世界は恋に満ちている。
 そう物語に囁きかけられ、まんまと信じて疑わなかったのは、私が少女漫画にハマっていたころ。
 白馬の王子様も、腐れ縁の幼馴染も、隣の席の転校生も、二十歳になる私の世界に訪れることはなかった。
 でもそれは私だけではなく、身近でも同じことが起こっている。
 SNSではクズ男に良いように使われ、友達の彼氏は二股をしていた。それは一部のことで、中には幸せな恋人関係もあるんだろう。
 それでも、私の恋の幻想を壊すには十分だった。
 何より、私はその土俵にすら立っていない。
 そもそも私が全然モテないということもあるけど、女子高と女子大に進んでしまったことが原因なんだろう。
 バイトをしているから男子と関わることはあるのだけど、何せ免疫がないものだから会話もままならない状態。
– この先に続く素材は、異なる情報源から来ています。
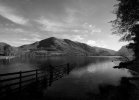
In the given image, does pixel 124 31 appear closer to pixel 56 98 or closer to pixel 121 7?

 はたから見れば、それも言い訳なんだと思う。そんなことは自分でも分かっているけど、現実の異性がわからなくて、怖くて、一歩を踏み出せずにいる。
 そんな私に転機が訪れたのは、友人にとあるアプリを進められたことだった。


 壁には絵画のような装飾がされ、イタリアっぽいBGMが流れる某ファミレスに友人の愛花と来ていた。大学生にはありがたいリーズナブルさで、私はドリアとドリンクバー、あとは二人で食べるようにピザを注文する。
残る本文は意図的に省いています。